Variant shredding improves query performance on VARIANT columns by storing commonly occurring fields as separate columns in the underlying Parquet files. Shredding reduces the I/O required to read fields and improves compression by using a columnar format instead of a binary blob.

See VARIANT type, Variant type support for Apache Iceberg and Delta Lake, and Query variant data.

Requirements

Databricks Runtime 17.2 or above is required to read and write shredded VARIANT tables.

Enable shredding

Workspace admins can enable shredding from the workspace Previews page. See Manage Azure Databricks previews.

No code changes are required to read or write VARIANT data with shredding.

After you enable the feature for your workspace, shredding is automatically enabled on tables for the following scenarios:

  • CREATE TABLE with one or more VARIANT columns.
  • CREATE AND REPLACE TABLE with one or more VARIANT columns.
  • ALTER TABLE when adding one or more VARIANT columns.

For existing tables, you can manually opt in to shredding by setting the enableVariantShredding table property to true and opt out by setting the property to false, provided that shredding is enabled at the workspace level:

Delta Lake

ALTER TABLE my_table SET TBLPROPERTIES ('delta.enableVariantShredding' = 'true');

Iceberg table

ALTER TABLE my_table SET TBLPROPERTIES ('iceberg.enableVariantShredding' = 'true');

Verify that shredding is enabled by checking that the table property enableVariantShredding is set to true.

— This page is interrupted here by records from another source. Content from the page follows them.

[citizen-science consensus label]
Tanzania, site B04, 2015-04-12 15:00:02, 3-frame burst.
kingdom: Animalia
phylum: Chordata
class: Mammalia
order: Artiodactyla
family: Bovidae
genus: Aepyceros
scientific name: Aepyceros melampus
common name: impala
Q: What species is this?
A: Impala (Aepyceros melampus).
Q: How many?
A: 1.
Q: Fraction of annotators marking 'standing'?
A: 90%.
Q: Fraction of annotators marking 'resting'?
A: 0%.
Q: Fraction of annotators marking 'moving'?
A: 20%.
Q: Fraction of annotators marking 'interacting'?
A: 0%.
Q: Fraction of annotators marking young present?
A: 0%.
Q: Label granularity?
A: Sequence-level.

Opt out of shredding for a specific table

If you enable the shredding Beta for your workspace but want to exclude a specific table, set the enableVariantShredding table property to false:

Delta Lake

ALTER TABLE my_table SET TBLPROPERTIES ('delta.enableVariantShredding' = 'false');

Iceberg table

ALTER TABLE my_table SET TBLPROPERTIES ('iceberg.enableVariantShredding' = 'false');

Remove shredding from an existing table

To remove shredding on an existing table, drop the feature with the ALTER TABLE command. This operation also rewrites shredded VARIANT data in place to the unshredded VARIANT format and sets the enableVariantShredding table property to false.

ALTER TABLE my_table DROP FEATURE "variantShredding-preview";

Limitations

  • Shredding data introduces some overhead on writes.
  • Enabling shredding doesn't automatically convert existing VARIANT data in a table. It only applies to data written after the feature is enabled. To rewrite existing VARIANT data, use REORG TABLE my_table APPLY (SHRED VARIANT).
  • Shredding applies to top-level VARIANT columns or VARIANT fields in structs, excluding VARIANT data stored inside arrays or maps.